A: It is a pity you don't read French.  For those who do (or after you've learnt to read it), I would recommend Annexe B in the undergraduate text Éléments d’analyse et d’algèbre (et de théorie des nombres) by Pierre Colmez, and also his popular article Un autre monde est possible.
Addendum. The basic idea for computing the volume of $\mathrm{SL}_2(\mathbf{A})/\mathrm{SL}_2(\mathbf{Q})$ is that this space can 
be identified with 
$$
(\mathrm{SL}_2(\mathbf{R})/\mathrm{SL}_2(\mathbf{Z}))
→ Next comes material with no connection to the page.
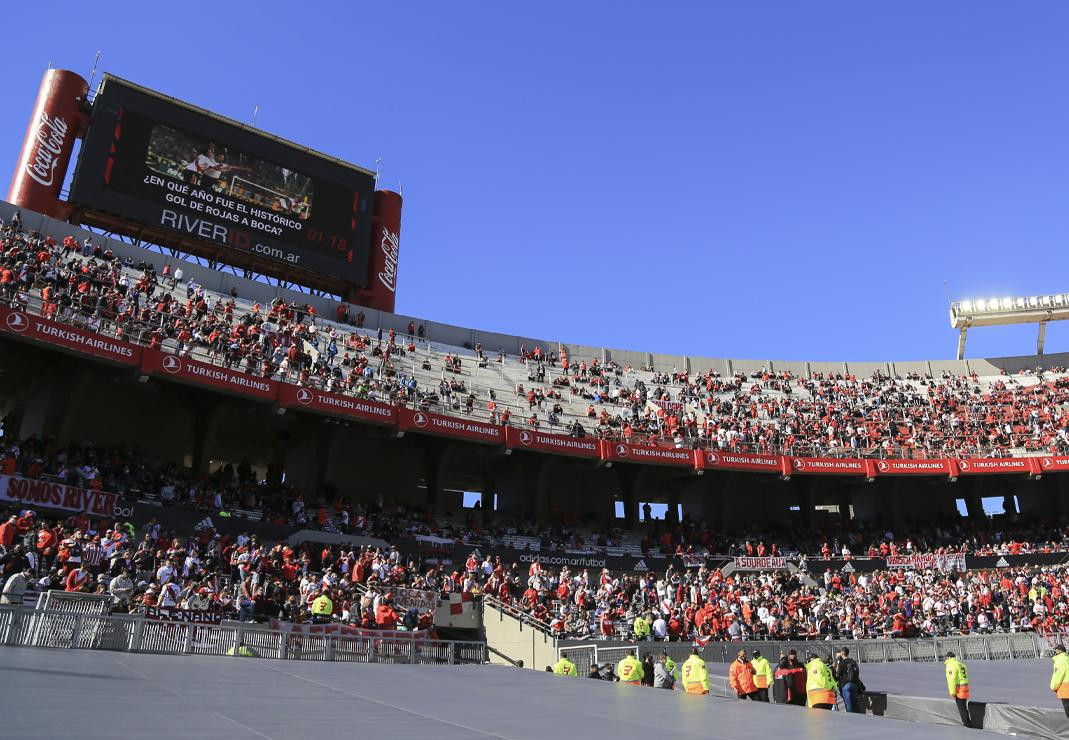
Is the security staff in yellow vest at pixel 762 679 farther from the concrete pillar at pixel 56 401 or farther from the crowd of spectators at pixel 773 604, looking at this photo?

\times \mathrm{SL}_2(\mathbf{Z}_2)
\times \mathrm{SL}_2(\mathbf{Z}_3)
\times \mathrm{SL}_2(\mathbf{Z}_5)
\times\cdots
$$
so the volume in question is the product of the volumes of the various factors.  The computation of a difficult integral shows that the volume of $\mathrm{SL}_2(\mathbf{R})/\mathrm{SL}_2(\mathbf{Z})$ is $\zeta(2)$, and an easy computation shows that the volume of 
$\mathrm{SL}_2(\mathbf{Z}_p)$ is $1-{1\over p^2}$, for every prime $p$.  Finally, the eulerian product $\zeta(2)=\prod_p(1-{1\over p^2})^{-1}$ allows you to conclude that the volume of   $\mathrm{SL}_2(\mathbf{A})/\mathrm{SL}_2(\mathbf{Q})$ is $1$.